Potentially deadly funnel webs are out and about starting their breeding season. The Australian Reptile park has asked people to collect them and their egg sacs for their venom, to create antivenom.

ARP spider keeper, Emma Teni, said this year’s rainy weather and rising temperatures had created “perfect conditions” for males to leave their burrows in search of mates.

The funnel web is one of the deadliest spiders in the world, along with the redback, but there have been no confirmed deaths from either for decades.

Happily, the much-maligned white tailed spider is unlikely to cause a flesh-eating infection.

Ladybirds

Ślipiński says ladybird populations fluctuate so much it’s hard to tell how they’re going. But they generally follow the aphid population, he says. Aphids build up in hot weather, and about 30 or 40 days later the ladybirds catch up.

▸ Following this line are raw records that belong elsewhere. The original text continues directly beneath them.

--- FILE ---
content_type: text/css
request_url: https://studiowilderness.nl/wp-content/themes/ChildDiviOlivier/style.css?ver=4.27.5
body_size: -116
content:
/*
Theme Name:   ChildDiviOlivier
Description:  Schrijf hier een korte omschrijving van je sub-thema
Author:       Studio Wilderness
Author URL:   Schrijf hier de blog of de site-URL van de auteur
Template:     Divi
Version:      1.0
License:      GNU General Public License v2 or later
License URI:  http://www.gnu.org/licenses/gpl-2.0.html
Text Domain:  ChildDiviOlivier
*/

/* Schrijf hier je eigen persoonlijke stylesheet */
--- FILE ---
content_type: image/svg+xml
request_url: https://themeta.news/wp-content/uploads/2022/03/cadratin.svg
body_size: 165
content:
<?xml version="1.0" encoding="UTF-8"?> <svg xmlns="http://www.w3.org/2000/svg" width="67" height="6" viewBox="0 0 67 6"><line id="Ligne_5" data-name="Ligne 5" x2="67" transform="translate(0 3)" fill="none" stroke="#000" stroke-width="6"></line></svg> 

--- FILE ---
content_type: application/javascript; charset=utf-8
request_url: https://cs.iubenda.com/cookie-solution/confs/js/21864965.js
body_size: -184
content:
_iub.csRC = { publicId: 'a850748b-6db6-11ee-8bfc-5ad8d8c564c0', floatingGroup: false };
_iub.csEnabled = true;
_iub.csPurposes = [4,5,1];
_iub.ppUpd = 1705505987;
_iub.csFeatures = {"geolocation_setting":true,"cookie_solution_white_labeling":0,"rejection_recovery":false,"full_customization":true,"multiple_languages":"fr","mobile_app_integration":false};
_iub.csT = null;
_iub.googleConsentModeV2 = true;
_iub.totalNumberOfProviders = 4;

They also make some mysterious moves.

“They start gathering on higher elevations, in towers, on top of mountains,” he says.

“They seem to be gathering there, then they sit for a week or longer, then they disperse. We don’t understand why. They don’t copulate, they hang around, then they disperse.”

They’re also known to fly out to sea then drown, with thousands washing up on beaches, and to gather together to hang out over winter.

There are more than 200,000 insect species in Australia, with many of them interacting more with humans over summer.

There have been reports of plagues of cabbage white butterflies, and South Australia has seen a large migration of caper butterflies.

The cicadas on the east coast have been deafening, and beekeepers are bracing for the national invasion of the varroa mite, while scientists are worried about Australia’s native bees.

Latty says humans only notice a small proportion of what’s out there, and lump them together even if there are hundreds if not thousands of species in a group. And it worries her that people often only notice things are disappearing once they’ve gone.

Latty says while bugs face many challenges, she’s optimistic they can turn things around.

“The hopeful thing for insects to me is they have short reproductive cycles, she says.

“You can see them rebounding particularly quickly.”